Additionally, if they fail to carry out their duty responsibly the executor can also be found liable for financial losses. Hacker says she has seen “case after case” of executors having personal liability, “even in good faith”.

“One situation I’ve seen is where the executor kept the money – about a million dollars – for 18 months in a trust account which was not earning interest,” she revealed.

Executors have options, Hacker says, that they aren’t always aware of. Australian Unity Trustees provide a service called ‘Executor Assist’, whereby the executor can retain the role but have AUT do the work, which allows people to retain the title of executor but absolves them of the administrative burden and lessens the financial risk.

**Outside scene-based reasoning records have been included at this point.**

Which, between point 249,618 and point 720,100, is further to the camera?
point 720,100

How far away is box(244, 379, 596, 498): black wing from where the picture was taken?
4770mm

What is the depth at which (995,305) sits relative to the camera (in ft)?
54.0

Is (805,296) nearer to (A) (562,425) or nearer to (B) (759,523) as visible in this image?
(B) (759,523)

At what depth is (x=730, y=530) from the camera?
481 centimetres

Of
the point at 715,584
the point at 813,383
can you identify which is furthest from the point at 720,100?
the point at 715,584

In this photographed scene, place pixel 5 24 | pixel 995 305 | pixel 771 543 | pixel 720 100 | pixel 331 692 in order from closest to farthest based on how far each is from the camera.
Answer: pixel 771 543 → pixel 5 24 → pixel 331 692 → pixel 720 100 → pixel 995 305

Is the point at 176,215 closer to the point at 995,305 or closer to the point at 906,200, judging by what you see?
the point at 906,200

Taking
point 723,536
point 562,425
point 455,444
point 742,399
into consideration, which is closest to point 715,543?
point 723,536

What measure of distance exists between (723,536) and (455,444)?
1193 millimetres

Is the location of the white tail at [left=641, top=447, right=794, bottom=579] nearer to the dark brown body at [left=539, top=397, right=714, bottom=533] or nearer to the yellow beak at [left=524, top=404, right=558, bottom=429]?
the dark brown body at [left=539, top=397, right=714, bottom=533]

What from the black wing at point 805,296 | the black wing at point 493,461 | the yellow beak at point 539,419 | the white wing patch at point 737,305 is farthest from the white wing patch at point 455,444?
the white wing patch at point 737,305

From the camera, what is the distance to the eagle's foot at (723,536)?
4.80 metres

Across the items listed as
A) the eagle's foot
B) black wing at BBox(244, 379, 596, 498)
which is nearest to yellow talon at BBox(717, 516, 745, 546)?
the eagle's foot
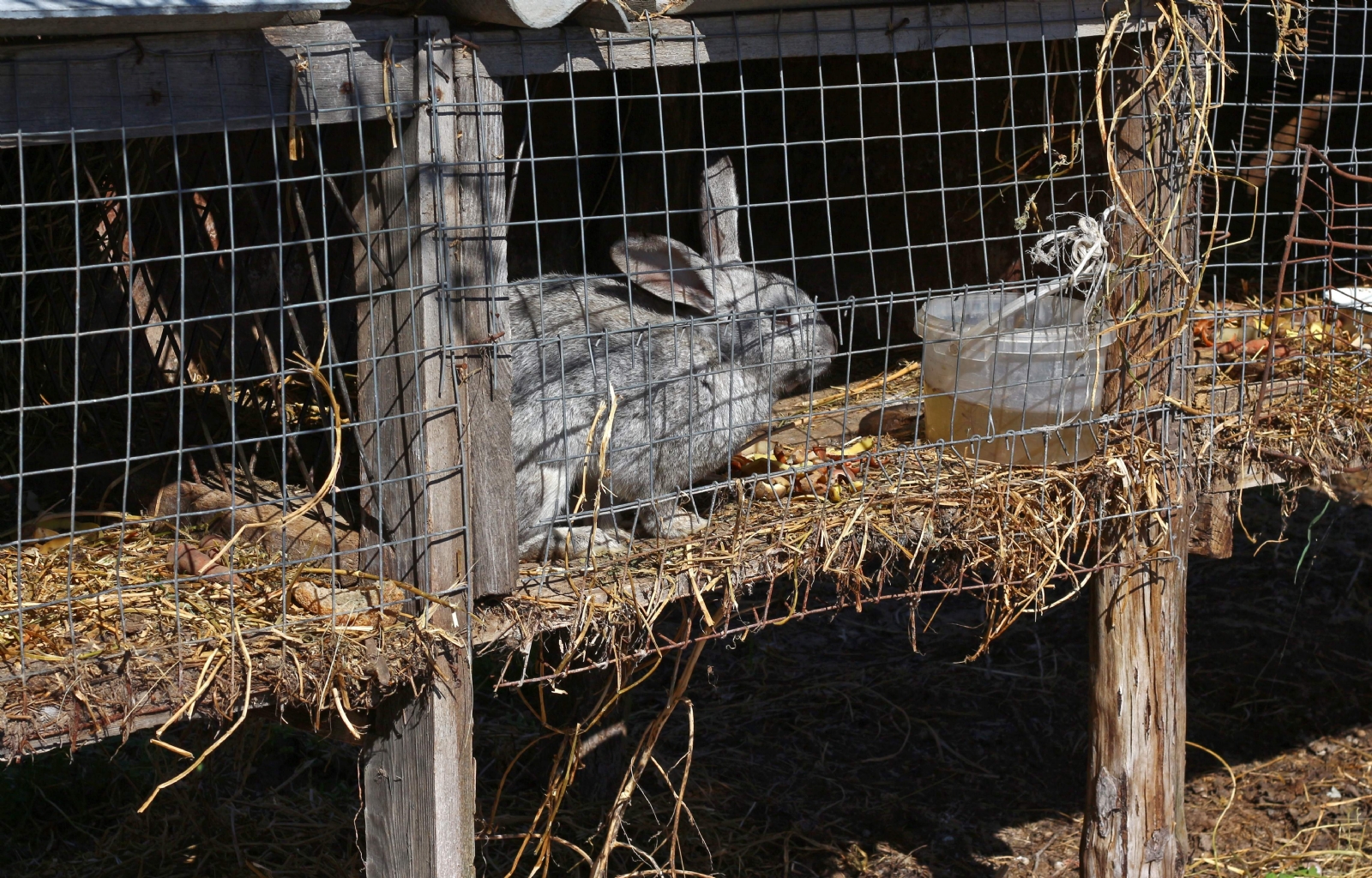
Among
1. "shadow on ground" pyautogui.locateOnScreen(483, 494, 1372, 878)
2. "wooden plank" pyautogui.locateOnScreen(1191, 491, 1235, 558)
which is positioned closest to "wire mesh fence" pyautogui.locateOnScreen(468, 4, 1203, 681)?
"wooden plank" pyautogui.locateOnScreen(1191, 491, 1235, 558)

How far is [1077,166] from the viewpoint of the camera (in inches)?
177

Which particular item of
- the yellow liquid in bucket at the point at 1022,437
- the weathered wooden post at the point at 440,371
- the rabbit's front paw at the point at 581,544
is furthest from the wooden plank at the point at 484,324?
the yellow liquid in bucket at the point at 1022,437

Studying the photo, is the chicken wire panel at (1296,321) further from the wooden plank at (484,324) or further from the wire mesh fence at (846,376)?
the wooden plank at (484,324)

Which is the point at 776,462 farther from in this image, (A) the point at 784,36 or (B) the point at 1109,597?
(A) the point at 784,36

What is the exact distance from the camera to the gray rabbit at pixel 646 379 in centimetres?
367

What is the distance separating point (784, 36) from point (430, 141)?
99cm

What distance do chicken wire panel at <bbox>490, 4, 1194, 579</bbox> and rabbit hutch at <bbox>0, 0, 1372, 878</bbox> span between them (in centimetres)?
2

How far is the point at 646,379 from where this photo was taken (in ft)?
12.1

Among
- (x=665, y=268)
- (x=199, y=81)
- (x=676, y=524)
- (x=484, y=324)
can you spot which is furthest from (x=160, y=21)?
(x=676, y=524)

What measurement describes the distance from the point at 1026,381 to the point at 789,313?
0.75m

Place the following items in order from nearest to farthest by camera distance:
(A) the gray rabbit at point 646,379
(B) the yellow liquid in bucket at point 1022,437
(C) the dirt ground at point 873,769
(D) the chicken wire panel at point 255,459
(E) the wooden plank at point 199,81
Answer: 1. (E) the wooden plank at point 199,81
2. (D) the chicken wire panel at point 255,459
3. (A) the gray rabbit at point 646,379
4. (B) the yellow liquid in bucket at point 1022,437
5. (C) the dirt ground at point 873,769

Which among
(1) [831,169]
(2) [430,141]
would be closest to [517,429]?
(2) [430,141]

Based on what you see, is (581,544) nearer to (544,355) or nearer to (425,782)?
(544,355)

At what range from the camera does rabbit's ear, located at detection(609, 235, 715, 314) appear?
403 cm
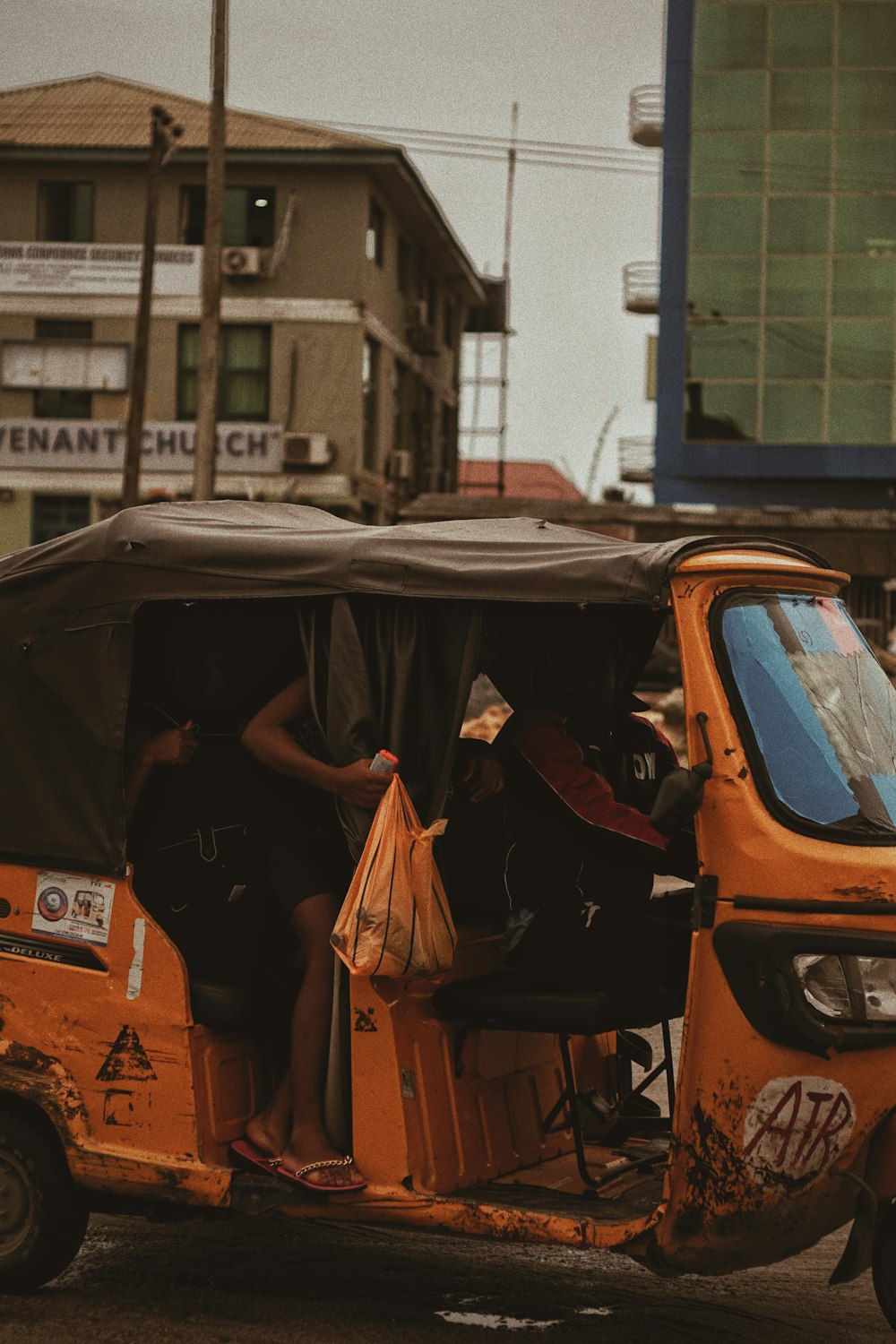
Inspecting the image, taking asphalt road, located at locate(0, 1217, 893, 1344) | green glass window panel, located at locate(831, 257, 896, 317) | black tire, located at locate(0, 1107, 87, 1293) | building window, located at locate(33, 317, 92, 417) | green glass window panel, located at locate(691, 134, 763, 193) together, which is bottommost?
asphalt road, located at locate(0, 1217, 893, 1344)

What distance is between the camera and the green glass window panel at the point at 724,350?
40719mm

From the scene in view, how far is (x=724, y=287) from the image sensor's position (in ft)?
134

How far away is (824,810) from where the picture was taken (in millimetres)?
4301

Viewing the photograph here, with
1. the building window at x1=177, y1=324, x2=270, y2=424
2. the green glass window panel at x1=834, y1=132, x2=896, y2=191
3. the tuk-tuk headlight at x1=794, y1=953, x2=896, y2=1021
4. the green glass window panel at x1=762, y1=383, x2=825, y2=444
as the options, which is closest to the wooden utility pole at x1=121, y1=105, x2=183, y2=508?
the building window at x1=177, y1=324, x2=270, y2=424

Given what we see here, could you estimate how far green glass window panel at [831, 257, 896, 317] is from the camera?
134 feet

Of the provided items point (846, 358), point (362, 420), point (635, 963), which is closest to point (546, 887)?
point (635, 963)

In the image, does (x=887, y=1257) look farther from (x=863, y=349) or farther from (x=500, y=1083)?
(x=863, y=349)

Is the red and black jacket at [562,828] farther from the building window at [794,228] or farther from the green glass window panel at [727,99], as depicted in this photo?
the green glass window panel at [727,99]

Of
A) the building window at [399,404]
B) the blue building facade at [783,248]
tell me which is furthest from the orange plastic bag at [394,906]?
the blue building facade at [783,248]

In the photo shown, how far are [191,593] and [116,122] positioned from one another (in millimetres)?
36230

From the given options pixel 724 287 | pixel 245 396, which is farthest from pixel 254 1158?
pixel 724 287

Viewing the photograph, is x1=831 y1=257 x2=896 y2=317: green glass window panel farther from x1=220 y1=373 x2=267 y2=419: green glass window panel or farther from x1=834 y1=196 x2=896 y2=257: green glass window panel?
x1=220 y1=373 x2=267 y2=419: green glass window panel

“Often they don’t want to renounce, they feel like the person really wanted them to do this,” Hacker explains. “This way they still get to do the role and say they were the executor, but they don’t have the stress of actually doing the work and possibly doing something wrong.”

AUT charges a minimum fee of $3300 and a percentage on estate assets, with a sliding scale that reduces the percentage for larger estates. The cost is the same if the client wants to abandon the role altogether and make AUT the trustee of the estate, because the workload is the same.

Hacker says that if a person died and the courts were involved in bringing in a trustee service, they would generally deem the charge at “between one and two per cent” of the estate.

“The legislation says it can be up to five and a half percent on capital and six per cent on income, but that’s not what anyone gets,” she adds.